Un serveur qui ne démarre plus, une machine bloquée sur un écran bleu ou un réseau qui perd la connectivité n’offrent généralement pas le temps de rechercher des outils, télécharger des images ou se rappeler des commandes. Disposer d’un kit de secours informatique bien préparé permet de commencer le diagnostic immédiatement, même lorsque le système d’exploitation est endommagé, l’accès à Internet est indisponible ou l’équipement concerné ne peut pas se connecter à l’infrastructure habituelle.

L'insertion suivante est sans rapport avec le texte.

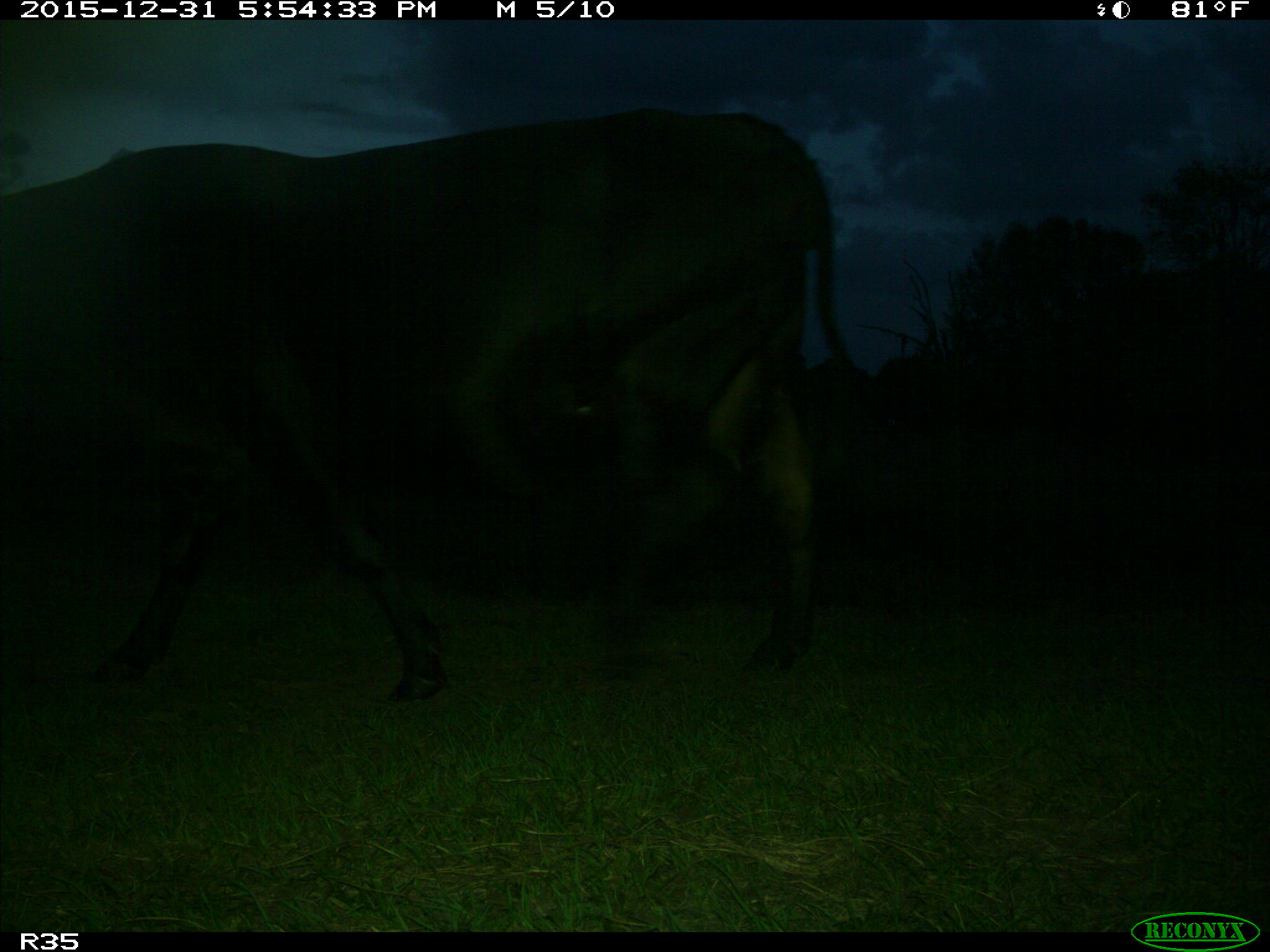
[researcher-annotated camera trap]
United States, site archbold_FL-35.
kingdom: Animalia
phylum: Chordata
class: Mammalia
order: Artiodactyla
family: Bovidae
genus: Bos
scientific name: Bos taurus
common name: domestic cow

Les clés d’un kit de secours informatique en 20 secondes

  • Un bon kit doit couvrir le démarrage, le stockage, le réseau, le matériel, les logiciels malveillants et la récupération de données.
  • Ventoy permet de regrouper plusieurs images ISO sur une seule clé USB sans devoir les graver une à une.
  • Copier une ISO Debian Live ne suffit pas pour conserver les modifications : la persistance requiert un fichier de données et une configuration dans ventoy.json.
  • SystemRescue fournit des outils pour gérer partitions, systèmes de fichiers, disques endommagés, mémoire, sauvegardes et réseaux.
  • Les utilitaires doivent provenir de leurs sites officiels et être maintenus à jour.
  • Il ne faut pas stocker de mots de passe, clés privées ou identifiants sensibles en clair dans le dispositif.
  • La clé USB doit être testée avant toute utilisation critique, en mode UEFI et avec Secure Boot si elle est destinée à des machines gérées.
  • Une seconde unité pour les journaux, les dumps mémoire et les sauvegardes évite de mélanger outils de récupération et données potentiellement compromises.

La première étape n’est pas d’accumuler des dizaines de programmes. Le kit doit répondre aux incidents que chaque professionnel est amené à traiter. Un administrateur Linux aura besoin d’outils différents de ceux d’un technicien principalement tourné vers Windows, même si certains utilitaires pour vérifier les disques, analyser le réseau ou restaurer des fichiers seront communs.

Une sélection raisonnable peut combiner des applications portables pour Windows avec plusieurs images d’amorçage. La clé USB devient ainsi une petite boîte à outils capable de fonctionner aussi bien dans le système d’exploitation que depuis un environnement autonome.

Un kit utile doit privilégier le diagnostic plutôt que la quantité de programmes

Les outils présentés dans l’infographie constituent une base pratique. Process Explorer permet d’enquêter sur les processus, DLL et fichiers ouverts sous Windows. Distribué par Microsoft via Sysinternals, il peut être lancé directement, sans processus d’installation classique. Il est particulièrement utile pour repérer quelle application verrouille un fichier, distinguer des processus aux noms similaires ou analyser les consommations anormales.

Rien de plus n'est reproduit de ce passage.